Problem requirements: Write the records out again exactly, but without pictures.

Records for processing:
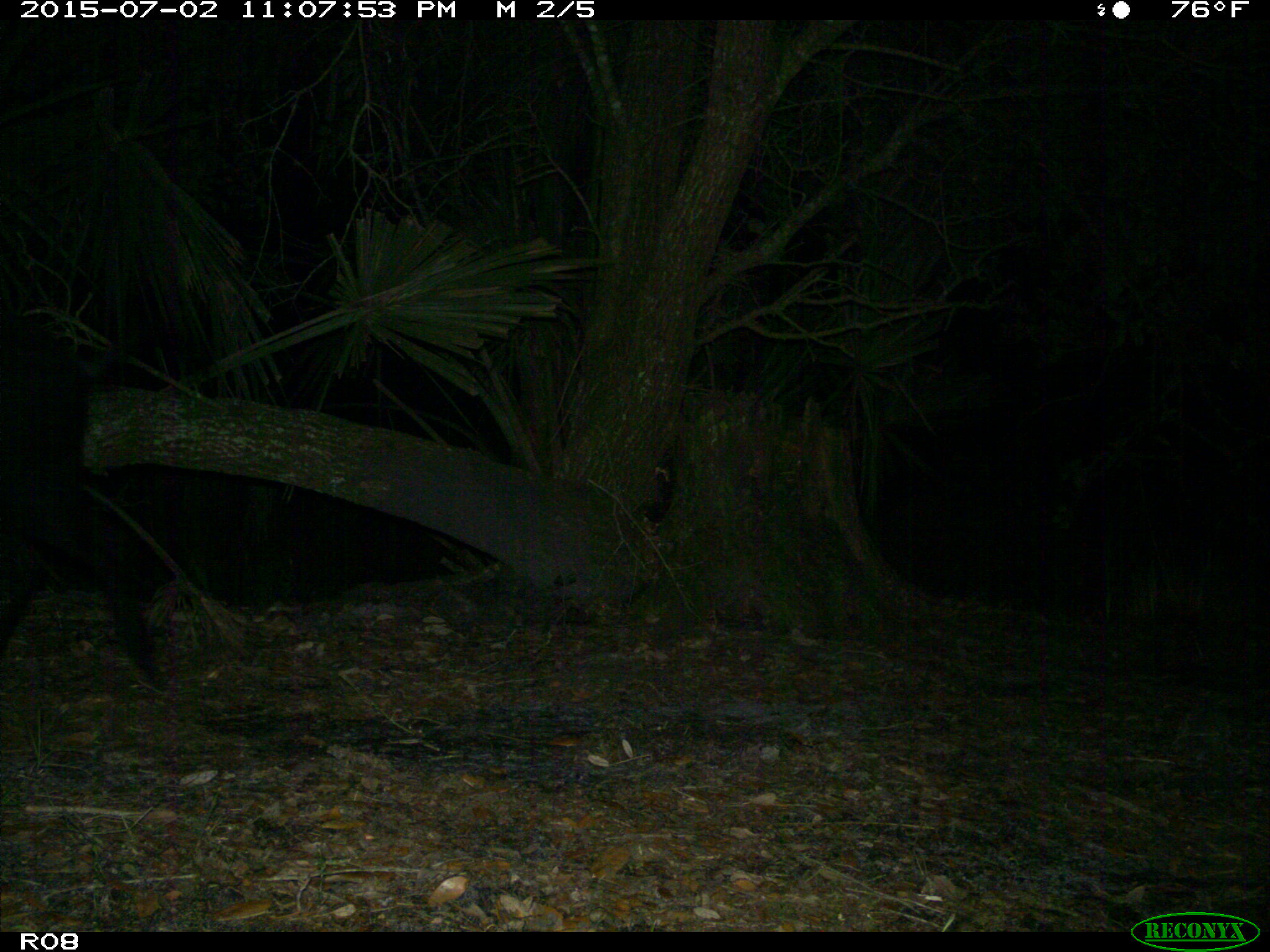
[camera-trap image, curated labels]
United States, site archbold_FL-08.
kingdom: Animalia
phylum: Chordata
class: Mammalia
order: Artiodactyla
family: Suidae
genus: Sus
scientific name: Sus scrofa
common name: wild boar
Sus scrofa (wild boar).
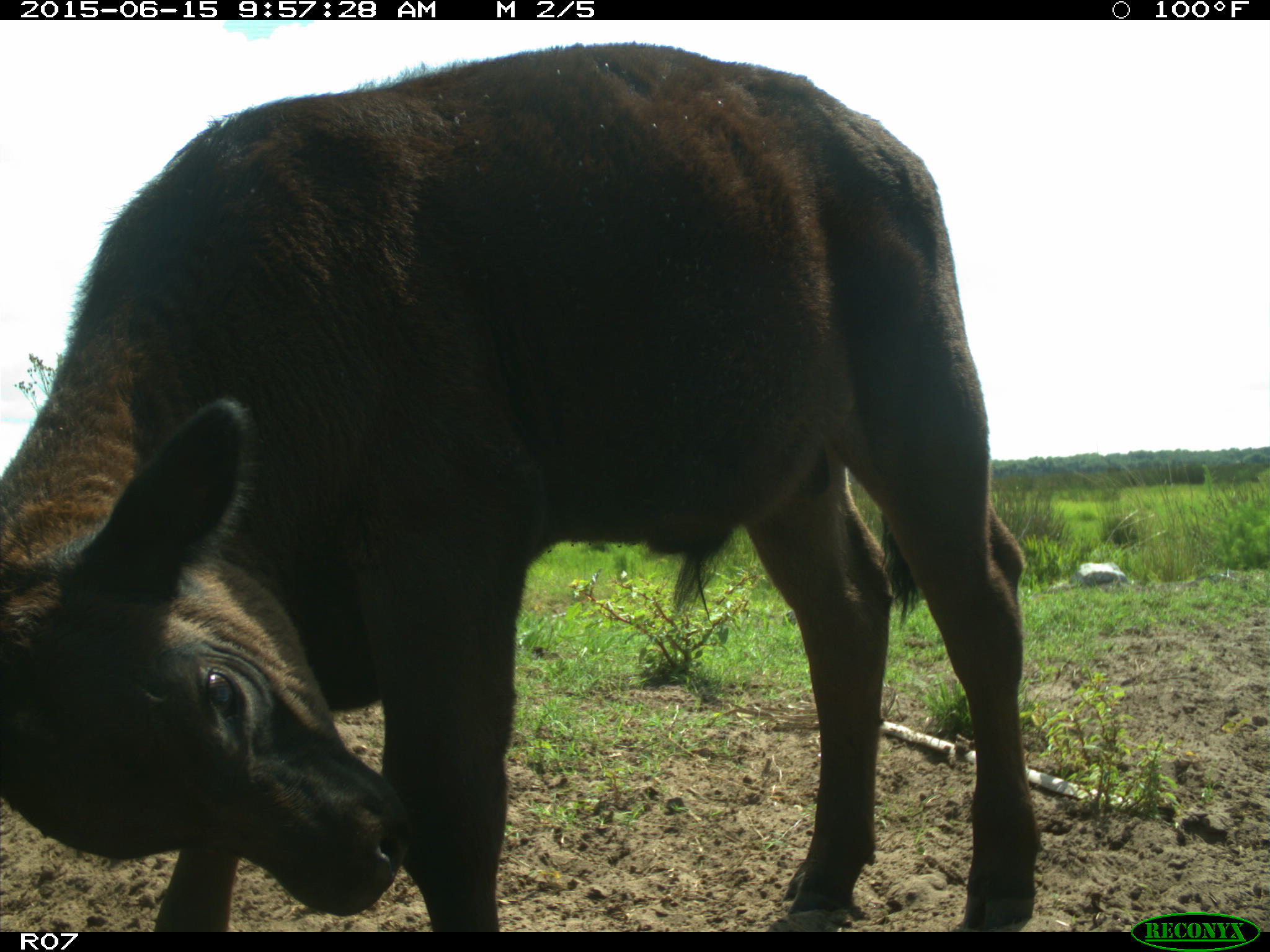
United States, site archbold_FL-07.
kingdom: Animalia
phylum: Chordata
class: Mammalia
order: Artiodactyla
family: Bovidae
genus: Bos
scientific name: Bos taurus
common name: domestic cow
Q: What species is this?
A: Bos taurus (domestic cow).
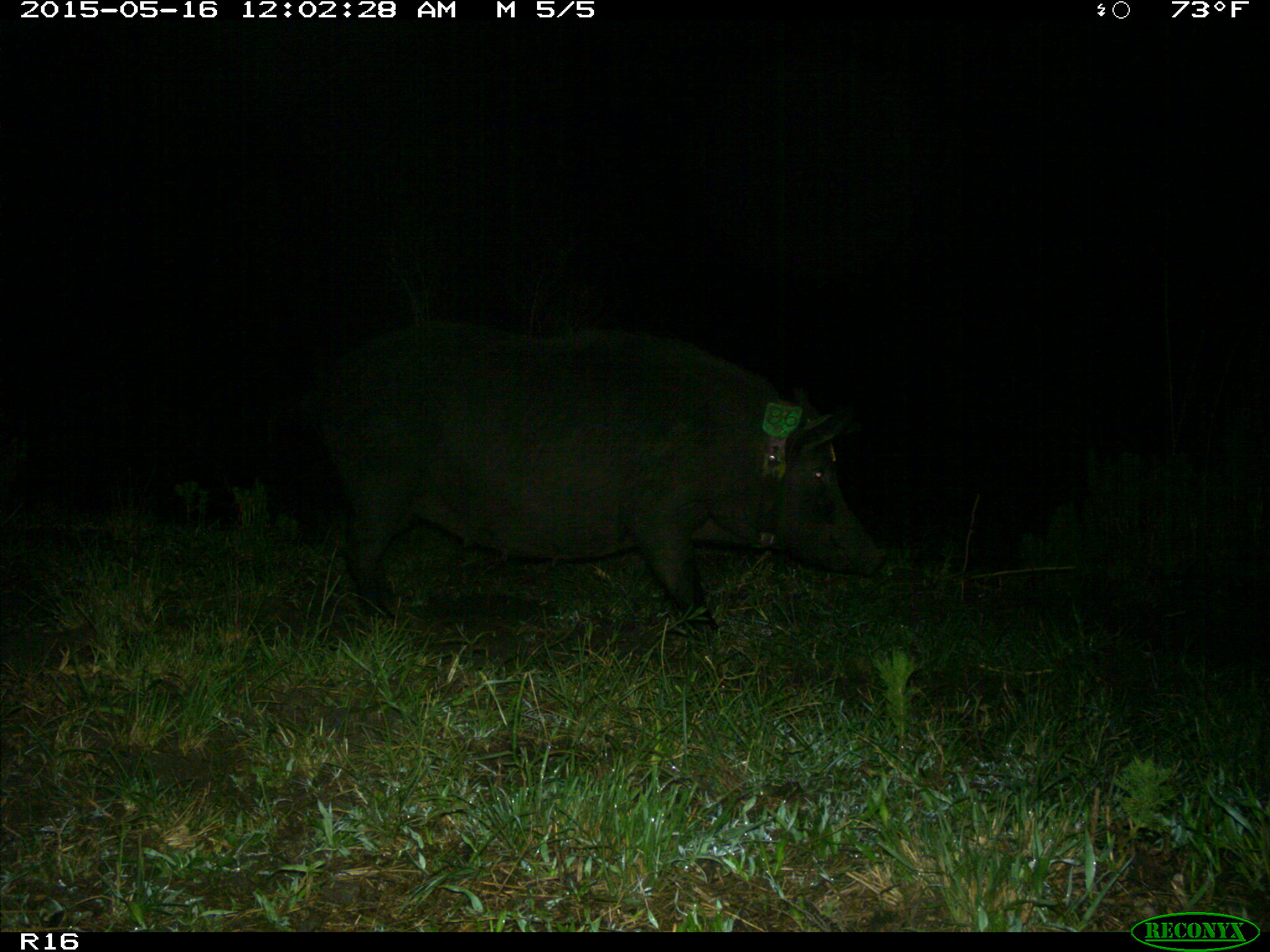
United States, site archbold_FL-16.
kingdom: Animalia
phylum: Chordata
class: Mammalia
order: Artiodactyla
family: Suidae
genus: Sus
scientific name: Sus scrofa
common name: wild boar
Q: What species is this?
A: Sus scrofa (wild boar).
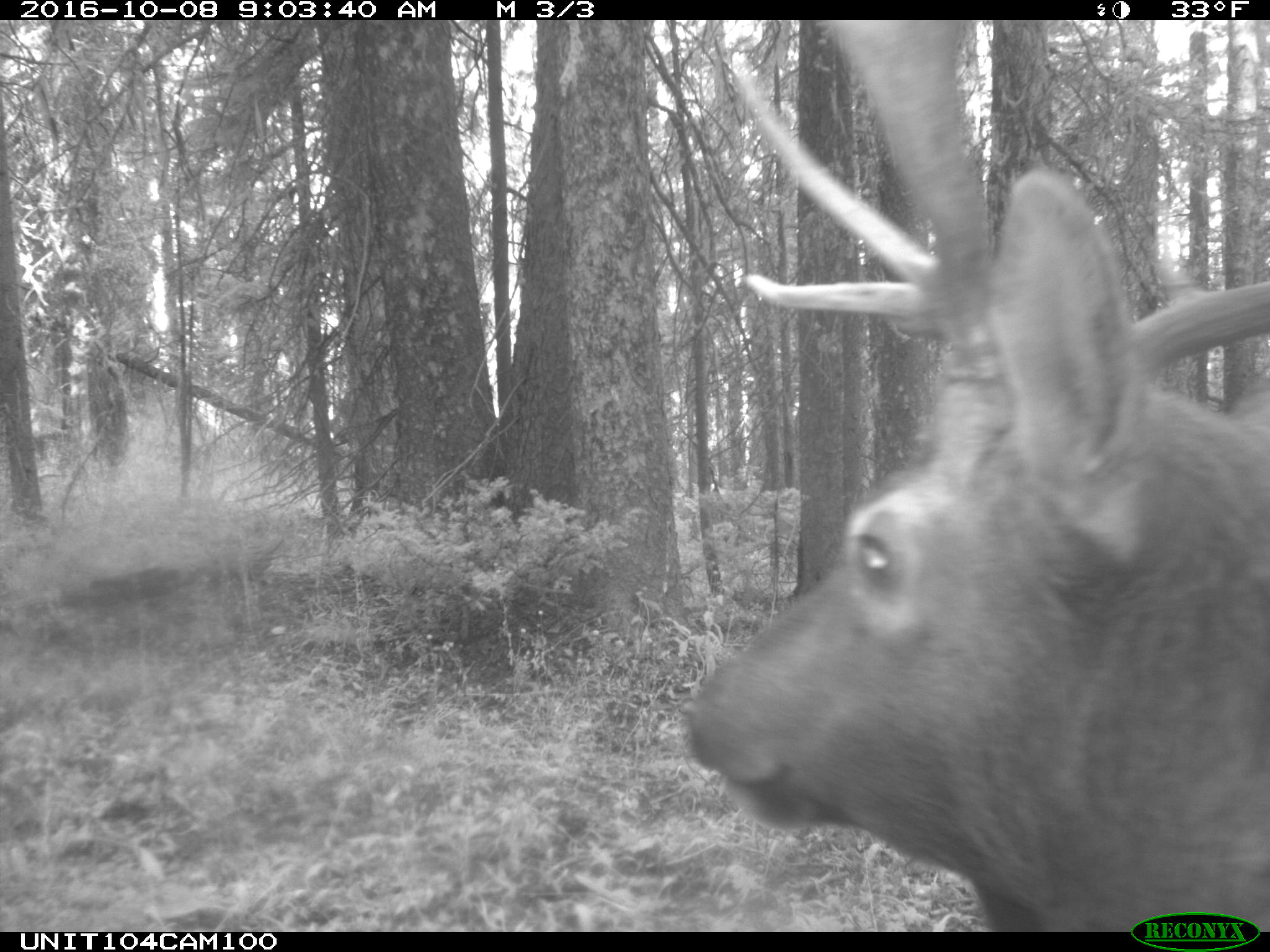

Final answer:
[camera-trap image, curated labels]
United States, site archbold_FL-08.
kingdom: Animalia
phylum: Chordata
class: Mammalia
order: Artiodactyla
family: Suidae
genus: Sus
scientific name: Sus scrofa
common name: wild boar
Sus scrofa (wild boar).
United States, site archbold_FL-07.
kingdom: Animalia
phylum: Chordata
class: Mammalia
order: Artiodactyla
family: Bovidae
genus: Bos
scientific name: Bos taurus
common name: domestic cow
Q: What species is this?
A: Bos taurus (domestic cow).
United States, site archbold_FL-16.
kingdom: Animalia
phylum: Chordata
class: Mammalia
order: Artiodactyla
family: Suidae
genus: Sus
scientific name: Sus scrofa
common name: wild boar
Q: What species is this?
A: Sus scrofa (wild boar).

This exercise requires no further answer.